## STATED TASK
Count the lines in the records below that contain the string "bounding". Reply with the number only.

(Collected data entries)
· · · · ·

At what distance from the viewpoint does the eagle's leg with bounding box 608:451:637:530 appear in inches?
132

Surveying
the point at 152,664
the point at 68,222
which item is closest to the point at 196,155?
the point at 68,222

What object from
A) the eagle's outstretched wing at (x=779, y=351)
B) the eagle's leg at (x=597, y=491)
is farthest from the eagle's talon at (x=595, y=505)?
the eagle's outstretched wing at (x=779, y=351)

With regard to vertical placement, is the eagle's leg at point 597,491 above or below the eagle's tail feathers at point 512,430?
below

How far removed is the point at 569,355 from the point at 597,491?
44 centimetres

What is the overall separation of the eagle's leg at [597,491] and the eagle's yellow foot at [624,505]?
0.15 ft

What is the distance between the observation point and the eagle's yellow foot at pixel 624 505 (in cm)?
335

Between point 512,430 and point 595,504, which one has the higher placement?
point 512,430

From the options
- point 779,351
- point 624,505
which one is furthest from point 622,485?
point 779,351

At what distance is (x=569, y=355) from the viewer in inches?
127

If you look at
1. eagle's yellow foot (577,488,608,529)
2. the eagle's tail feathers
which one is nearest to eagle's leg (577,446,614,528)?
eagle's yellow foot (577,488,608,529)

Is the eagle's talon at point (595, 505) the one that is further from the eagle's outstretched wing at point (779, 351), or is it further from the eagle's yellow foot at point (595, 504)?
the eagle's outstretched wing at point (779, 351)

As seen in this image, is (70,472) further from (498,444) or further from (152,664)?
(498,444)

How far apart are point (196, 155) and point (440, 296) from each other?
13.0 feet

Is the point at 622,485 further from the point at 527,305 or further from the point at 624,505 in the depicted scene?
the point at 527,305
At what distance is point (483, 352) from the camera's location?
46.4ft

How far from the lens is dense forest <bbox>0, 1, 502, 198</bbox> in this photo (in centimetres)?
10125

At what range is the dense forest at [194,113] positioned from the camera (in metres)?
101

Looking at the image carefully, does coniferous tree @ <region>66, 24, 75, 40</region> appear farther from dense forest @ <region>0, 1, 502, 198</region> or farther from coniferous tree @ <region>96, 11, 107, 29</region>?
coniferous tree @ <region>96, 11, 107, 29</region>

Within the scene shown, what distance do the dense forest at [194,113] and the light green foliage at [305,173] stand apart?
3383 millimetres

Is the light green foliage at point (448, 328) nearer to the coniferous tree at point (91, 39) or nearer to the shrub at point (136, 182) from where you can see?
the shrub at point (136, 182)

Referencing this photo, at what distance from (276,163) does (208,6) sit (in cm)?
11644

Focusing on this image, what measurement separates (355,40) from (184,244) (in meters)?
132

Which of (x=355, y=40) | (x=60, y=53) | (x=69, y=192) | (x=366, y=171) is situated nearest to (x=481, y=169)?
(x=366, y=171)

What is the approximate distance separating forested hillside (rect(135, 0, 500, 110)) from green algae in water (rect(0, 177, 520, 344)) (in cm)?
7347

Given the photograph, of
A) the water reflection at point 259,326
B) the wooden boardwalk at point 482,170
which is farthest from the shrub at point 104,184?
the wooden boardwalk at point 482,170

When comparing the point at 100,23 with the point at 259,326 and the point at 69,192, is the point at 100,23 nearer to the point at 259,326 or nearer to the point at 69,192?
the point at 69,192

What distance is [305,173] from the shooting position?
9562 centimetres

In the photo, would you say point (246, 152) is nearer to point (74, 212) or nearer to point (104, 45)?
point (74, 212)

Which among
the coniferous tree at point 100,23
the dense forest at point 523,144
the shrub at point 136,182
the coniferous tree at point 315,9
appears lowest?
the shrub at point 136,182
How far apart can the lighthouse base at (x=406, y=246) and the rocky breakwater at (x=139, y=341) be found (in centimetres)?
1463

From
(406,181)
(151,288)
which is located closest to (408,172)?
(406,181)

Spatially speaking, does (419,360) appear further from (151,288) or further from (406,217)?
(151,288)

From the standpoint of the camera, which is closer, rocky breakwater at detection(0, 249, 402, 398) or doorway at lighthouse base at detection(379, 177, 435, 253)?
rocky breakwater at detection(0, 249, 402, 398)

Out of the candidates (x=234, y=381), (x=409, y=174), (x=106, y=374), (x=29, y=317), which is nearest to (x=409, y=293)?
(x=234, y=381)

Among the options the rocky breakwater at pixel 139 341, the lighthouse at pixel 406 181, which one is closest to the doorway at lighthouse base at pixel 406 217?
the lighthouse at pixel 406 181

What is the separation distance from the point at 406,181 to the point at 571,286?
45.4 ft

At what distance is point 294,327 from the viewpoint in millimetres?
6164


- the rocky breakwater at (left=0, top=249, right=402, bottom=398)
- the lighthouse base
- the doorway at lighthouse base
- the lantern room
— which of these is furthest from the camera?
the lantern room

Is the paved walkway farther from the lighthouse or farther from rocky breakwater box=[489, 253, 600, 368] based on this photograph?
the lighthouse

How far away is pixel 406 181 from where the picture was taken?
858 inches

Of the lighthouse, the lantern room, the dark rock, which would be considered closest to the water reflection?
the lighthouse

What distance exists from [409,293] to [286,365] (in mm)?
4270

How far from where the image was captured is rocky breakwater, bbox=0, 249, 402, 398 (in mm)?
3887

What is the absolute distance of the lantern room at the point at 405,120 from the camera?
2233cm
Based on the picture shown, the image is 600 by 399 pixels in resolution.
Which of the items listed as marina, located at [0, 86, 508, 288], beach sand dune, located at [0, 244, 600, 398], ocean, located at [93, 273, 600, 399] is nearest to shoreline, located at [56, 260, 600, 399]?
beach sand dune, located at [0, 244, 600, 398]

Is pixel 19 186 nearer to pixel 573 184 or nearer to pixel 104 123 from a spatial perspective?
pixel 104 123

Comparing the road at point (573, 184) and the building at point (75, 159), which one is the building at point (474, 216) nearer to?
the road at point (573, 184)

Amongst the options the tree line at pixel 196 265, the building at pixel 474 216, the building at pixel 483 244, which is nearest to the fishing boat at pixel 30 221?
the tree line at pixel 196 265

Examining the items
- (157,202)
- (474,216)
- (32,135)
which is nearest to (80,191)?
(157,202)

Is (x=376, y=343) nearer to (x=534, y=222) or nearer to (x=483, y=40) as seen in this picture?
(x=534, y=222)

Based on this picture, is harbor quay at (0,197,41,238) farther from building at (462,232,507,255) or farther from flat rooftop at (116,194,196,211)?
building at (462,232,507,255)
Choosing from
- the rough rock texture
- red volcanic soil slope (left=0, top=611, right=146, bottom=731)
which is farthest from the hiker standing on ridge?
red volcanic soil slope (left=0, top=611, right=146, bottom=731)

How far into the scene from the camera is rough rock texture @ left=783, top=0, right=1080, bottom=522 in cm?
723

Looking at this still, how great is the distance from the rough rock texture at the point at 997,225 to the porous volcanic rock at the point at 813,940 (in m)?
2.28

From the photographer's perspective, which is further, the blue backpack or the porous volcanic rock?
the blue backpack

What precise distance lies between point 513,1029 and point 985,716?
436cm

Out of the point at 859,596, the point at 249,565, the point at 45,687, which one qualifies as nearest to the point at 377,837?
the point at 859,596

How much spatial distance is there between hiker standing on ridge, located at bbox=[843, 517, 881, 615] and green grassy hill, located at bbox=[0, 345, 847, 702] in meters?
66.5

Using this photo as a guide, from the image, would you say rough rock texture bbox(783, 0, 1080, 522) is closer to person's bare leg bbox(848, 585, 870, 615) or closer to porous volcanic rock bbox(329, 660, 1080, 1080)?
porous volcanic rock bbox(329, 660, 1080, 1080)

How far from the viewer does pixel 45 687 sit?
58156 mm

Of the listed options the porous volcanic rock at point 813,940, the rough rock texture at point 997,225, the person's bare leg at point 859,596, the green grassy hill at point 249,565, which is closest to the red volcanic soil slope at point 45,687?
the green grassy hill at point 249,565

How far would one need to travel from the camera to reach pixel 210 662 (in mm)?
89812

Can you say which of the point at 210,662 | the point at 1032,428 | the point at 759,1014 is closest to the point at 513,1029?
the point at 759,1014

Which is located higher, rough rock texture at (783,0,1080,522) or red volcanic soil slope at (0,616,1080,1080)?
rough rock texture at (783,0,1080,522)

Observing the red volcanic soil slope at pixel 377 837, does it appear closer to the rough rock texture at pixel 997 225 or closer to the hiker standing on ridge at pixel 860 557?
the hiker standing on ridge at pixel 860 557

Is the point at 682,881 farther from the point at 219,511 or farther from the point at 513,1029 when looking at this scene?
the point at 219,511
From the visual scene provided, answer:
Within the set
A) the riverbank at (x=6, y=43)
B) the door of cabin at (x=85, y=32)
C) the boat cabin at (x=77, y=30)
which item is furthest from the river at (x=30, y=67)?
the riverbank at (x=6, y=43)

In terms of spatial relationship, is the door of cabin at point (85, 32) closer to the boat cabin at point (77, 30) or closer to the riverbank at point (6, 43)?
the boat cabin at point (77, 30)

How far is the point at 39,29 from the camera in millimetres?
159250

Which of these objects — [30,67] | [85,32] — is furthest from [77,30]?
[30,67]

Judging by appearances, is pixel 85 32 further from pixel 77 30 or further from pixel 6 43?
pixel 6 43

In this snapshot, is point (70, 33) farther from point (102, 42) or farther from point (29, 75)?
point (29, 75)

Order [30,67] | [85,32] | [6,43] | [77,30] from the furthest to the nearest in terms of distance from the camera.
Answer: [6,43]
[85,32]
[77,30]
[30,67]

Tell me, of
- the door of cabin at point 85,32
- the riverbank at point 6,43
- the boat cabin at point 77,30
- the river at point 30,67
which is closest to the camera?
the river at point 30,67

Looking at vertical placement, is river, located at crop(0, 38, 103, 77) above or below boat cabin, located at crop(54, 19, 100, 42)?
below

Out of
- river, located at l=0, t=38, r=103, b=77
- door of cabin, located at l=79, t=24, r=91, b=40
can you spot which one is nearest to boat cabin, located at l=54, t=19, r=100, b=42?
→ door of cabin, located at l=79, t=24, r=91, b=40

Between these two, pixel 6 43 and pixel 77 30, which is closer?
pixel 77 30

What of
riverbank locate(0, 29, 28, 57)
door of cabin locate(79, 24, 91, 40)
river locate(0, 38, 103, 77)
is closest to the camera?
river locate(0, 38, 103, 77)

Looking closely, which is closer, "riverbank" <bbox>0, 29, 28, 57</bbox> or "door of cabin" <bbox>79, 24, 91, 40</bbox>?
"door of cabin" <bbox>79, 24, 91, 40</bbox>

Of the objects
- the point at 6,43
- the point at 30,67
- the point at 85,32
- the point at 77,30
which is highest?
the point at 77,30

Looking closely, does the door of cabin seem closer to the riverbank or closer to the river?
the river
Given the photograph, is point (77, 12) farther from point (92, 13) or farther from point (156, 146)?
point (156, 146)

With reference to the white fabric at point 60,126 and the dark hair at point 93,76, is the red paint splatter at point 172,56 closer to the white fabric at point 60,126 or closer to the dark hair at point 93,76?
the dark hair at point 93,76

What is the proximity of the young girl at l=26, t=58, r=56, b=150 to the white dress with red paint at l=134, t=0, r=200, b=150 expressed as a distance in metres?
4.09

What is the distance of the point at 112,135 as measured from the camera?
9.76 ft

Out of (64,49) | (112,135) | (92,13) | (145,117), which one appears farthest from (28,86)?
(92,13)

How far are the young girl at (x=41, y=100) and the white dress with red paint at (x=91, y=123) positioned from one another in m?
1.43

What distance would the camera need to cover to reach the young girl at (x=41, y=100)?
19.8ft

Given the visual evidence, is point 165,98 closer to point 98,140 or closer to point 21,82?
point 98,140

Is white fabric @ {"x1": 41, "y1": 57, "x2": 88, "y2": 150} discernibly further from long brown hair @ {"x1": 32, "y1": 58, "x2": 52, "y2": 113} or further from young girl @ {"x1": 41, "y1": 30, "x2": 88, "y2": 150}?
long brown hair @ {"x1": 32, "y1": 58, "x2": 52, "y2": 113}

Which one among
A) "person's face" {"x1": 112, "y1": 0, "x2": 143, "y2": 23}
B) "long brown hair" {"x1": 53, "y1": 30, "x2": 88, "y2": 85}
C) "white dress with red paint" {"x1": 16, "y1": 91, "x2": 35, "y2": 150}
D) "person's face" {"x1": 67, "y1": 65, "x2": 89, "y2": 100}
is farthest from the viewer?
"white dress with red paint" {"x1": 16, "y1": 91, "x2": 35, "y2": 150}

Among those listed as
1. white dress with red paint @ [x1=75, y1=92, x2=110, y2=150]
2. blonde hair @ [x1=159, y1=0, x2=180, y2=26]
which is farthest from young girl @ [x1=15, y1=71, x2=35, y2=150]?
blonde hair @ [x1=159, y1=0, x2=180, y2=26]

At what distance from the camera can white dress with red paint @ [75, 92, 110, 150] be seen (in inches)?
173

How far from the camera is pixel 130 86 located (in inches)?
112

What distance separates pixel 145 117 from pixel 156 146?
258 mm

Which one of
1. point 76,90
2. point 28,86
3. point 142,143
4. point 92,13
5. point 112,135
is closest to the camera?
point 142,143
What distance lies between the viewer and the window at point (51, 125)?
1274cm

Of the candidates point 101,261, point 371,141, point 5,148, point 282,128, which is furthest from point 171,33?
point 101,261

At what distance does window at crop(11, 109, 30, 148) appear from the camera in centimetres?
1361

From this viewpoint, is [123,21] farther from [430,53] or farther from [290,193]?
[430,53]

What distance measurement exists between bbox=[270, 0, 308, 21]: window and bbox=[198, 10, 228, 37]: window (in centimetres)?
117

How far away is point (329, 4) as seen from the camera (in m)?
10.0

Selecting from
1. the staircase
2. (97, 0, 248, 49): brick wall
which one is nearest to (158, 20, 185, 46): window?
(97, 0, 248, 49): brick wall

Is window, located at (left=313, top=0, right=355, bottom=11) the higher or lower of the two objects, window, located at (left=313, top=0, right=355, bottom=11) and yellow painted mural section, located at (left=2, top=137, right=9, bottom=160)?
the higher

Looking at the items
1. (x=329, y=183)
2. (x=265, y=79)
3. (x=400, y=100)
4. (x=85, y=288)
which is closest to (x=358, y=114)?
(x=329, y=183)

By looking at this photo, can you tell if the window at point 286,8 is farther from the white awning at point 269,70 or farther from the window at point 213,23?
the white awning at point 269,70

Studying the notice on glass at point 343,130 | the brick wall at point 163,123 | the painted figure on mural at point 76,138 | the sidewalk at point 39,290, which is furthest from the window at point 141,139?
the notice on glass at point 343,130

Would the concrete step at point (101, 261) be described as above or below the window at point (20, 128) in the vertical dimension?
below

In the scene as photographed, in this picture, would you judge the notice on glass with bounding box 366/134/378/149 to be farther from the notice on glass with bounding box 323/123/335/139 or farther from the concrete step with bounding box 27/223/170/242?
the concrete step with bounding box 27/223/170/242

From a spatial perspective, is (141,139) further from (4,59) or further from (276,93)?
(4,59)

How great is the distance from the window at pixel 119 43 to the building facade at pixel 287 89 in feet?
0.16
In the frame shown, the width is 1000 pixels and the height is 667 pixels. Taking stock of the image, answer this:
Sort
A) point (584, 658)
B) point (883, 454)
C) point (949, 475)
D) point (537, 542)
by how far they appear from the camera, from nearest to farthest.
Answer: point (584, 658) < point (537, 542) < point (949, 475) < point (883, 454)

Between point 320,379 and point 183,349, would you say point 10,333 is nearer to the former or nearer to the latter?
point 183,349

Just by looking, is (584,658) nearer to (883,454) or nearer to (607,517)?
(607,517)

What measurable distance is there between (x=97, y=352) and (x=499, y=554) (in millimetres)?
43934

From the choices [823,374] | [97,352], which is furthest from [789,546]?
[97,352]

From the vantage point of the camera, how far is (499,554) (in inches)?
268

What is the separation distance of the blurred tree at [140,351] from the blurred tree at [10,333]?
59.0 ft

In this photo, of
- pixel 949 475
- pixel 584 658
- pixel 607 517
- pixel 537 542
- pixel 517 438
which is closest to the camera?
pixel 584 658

· · · · ·

## EXPECTED ANSWER
3